Fake news is openly satirical material like that found in publications like The Onion, Private Eye, and The Beaverton, which use the format, style, and accoutrement of news to make their points and/or get laughs, as well as stuff along the lines of Saturday Night Live‘s “Weekend Update” or The Daily Show, in which Jon Stewart occasionally used to open the show with “Welcome to the fake news.”
The central fact of fake news is that even though the thoughts, emotions, and purpose behind it may be genuine, it must never under any circumstances purport to be real news. We know it’s fake, it knows it’s fake, and it wears the “fake” label proudly and unabashedly.
REAL NEWS is information gleaned from legitimate sources by professionally trained, seasoned journalists writing for actual established news organizations and syndicates preferably of a certain vintage and pedigree—Thomson-Reuters, Associated Press, and Canadian Press, for example.
You’ll find real news in newspapers of record, for instance, The Times, The Sunday Times, The New York Times, Los Angeles Times, The Guardian, The Wall Street Journal, Chicago Tribune, The Washington Post, The Globe and Mail, Toronto Star, and various smaller independent papers; reputable magazines including Time, Newsweek, The Atlantic, Harper’s, Maclean’s, The Nation, National Review, and The New Yorker that have cultivated trust and a following over many decades; and broadcast media such as the CBC, BBC, and major US networks; as well as the online versions of all the above media. In short, the mainstream—or what extremists and partisans oh, so cleverly call “lamestream”—media is the honest-to-goodness real news.
Real news ideally treats its subjects with a fair mind and an even hand, is rigorously fact-checked and stripped clean of fictitious elements (this is vital!), passes through experienced editors before dissemination to the people, and must not be intentionally misleading. Its job is to keep us, as dispassionately but interestingly as possible, informed about public affairs and trends, and aware of our surroundings. Journalism is a noble profession when practised properly, for the free press is our ally and the best guardian we have against auhority.
Real news is not a cheerleader or a mouthpiece for any government or other societal power structure. As Finley Peter Dunne said (however ironically), it must afflict the comfortable and comfort the afflicted. For this reason, journalists and politicians must never be in bed with one another and there can be no real or perceived conflict of interest. This is a cardinal rule of both professions.
Real news is meant to train a bright spotlight on dirty deeds that are hidden from view either through neglect or by design. If it’s not turning over rocks and pointing at what crawls out, real news is not doing its job. For this reason, it must be independent.
Independence isn’t the same as not having a point of view, of course. Reporters are people and people have a wide variety of opinions, so it’s ridiculous to believe that they should divorce their personal perspective from their work. The trick is to make sure that ideology never clouds the facts.

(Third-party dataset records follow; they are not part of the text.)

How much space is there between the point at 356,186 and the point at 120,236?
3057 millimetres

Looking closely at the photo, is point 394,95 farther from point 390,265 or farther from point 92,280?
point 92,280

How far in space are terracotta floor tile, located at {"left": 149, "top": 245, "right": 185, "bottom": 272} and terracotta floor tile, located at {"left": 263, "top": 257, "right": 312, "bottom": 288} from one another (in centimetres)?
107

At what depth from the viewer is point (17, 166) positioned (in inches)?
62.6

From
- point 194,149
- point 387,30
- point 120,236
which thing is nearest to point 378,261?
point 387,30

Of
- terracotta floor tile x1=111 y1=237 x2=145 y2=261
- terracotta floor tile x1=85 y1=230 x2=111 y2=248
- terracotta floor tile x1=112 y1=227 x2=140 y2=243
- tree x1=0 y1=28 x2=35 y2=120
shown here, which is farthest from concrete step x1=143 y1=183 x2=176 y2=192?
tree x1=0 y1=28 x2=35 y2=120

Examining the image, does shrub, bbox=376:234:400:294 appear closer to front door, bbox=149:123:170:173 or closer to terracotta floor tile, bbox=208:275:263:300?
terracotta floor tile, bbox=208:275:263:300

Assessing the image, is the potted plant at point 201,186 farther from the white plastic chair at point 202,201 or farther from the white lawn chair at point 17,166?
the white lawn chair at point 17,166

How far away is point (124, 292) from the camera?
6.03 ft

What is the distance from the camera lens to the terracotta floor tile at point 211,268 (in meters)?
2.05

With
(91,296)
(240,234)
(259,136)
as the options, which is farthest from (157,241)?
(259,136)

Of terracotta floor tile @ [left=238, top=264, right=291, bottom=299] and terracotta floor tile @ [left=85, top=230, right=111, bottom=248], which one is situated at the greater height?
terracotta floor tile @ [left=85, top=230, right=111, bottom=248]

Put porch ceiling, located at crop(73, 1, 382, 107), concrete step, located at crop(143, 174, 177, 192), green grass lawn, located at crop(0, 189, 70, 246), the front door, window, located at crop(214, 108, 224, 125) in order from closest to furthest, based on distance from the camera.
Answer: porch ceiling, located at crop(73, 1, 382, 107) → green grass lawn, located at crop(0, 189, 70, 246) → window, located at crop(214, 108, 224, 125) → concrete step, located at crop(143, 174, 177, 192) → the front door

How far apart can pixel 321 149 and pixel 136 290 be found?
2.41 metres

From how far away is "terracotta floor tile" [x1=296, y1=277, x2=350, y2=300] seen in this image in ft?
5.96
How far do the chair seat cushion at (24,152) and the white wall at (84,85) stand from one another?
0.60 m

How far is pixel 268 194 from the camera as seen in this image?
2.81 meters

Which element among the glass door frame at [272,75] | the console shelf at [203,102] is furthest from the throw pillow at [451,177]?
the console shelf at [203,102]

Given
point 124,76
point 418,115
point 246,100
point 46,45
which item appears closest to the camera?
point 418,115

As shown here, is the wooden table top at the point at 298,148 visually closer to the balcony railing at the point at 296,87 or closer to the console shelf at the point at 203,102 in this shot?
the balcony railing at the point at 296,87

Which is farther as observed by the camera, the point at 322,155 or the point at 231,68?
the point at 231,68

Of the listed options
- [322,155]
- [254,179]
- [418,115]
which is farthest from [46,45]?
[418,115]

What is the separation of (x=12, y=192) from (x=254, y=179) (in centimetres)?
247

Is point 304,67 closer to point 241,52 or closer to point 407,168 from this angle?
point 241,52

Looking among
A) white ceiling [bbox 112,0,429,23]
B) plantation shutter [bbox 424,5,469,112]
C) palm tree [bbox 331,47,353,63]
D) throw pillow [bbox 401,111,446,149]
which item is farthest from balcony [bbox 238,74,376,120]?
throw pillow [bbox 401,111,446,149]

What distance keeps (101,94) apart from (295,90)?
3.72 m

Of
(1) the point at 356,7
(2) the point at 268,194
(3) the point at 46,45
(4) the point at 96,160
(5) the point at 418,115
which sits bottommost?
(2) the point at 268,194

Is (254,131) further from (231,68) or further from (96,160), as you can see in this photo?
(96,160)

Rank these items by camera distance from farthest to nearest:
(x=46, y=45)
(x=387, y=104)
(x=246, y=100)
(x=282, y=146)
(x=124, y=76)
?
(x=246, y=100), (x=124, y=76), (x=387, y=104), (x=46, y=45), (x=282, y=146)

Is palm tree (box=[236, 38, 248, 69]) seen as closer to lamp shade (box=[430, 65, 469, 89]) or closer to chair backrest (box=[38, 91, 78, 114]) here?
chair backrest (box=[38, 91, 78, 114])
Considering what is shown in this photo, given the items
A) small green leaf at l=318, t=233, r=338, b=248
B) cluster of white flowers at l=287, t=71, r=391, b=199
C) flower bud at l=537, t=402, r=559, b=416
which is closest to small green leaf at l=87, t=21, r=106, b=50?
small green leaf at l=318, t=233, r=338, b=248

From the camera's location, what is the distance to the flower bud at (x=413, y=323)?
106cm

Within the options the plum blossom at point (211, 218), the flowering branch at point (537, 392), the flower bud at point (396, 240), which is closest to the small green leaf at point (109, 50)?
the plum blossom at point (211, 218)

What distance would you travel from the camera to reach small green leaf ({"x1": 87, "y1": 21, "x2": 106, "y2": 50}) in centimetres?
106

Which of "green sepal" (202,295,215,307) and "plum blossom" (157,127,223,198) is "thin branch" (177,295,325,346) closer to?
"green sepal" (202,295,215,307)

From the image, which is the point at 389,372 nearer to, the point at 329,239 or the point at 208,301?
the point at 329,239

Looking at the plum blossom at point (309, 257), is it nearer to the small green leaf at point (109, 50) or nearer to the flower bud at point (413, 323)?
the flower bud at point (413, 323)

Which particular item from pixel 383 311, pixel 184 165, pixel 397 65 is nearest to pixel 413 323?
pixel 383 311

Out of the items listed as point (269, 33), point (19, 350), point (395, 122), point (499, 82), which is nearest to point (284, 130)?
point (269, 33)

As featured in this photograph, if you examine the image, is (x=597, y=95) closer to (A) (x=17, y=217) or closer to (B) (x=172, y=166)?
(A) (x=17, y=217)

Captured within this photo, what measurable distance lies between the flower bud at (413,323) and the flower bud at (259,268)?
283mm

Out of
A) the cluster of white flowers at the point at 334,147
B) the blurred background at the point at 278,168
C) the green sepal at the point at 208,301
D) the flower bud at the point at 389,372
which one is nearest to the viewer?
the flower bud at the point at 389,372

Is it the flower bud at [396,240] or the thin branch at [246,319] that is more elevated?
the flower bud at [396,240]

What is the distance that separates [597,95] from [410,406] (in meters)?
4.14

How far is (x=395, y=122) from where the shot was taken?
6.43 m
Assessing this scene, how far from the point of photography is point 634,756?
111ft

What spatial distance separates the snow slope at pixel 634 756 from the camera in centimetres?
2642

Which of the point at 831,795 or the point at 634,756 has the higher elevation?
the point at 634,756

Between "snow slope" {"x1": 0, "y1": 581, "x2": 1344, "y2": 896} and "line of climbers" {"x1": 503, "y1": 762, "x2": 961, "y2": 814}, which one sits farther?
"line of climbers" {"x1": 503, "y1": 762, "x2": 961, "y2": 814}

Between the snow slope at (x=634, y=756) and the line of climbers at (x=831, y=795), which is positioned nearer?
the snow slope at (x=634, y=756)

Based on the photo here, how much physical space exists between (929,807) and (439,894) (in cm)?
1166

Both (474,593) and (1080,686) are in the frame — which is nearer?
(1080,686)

Moreover, bear in mind that reporters do not make editorial policy, owners do.
Real news also includes commentary, but only if it’s clearly labelled as such and delivered either by experts in a given field or by the seasoned professional journalists mentioned above as a way of providing context for their real news stories. In some forms of real news, for instance day-to-day arts journalism, criticism is the most basic function, while behind-the-scenes reports and interviews are generally the sidebars, except in magazines that specialize in one or another of the arts. In the real news world outside the arts, though, commentary must take a back seat to reportage.
Sometimes real news will get things wrong, but it’s more often than not by accident, and any legitimate news organization worthy of the name will admit its error and correct its mistakes publicly by issuing a retraction. When is the last time a politician did that?
Everything that does not fit the above definitions is PROPAGANDA, which must be avoided at all costs, especially when it calls itself real news. Propaganda doesn’t even rise to the intellectual stature of fake news, much less the real thing.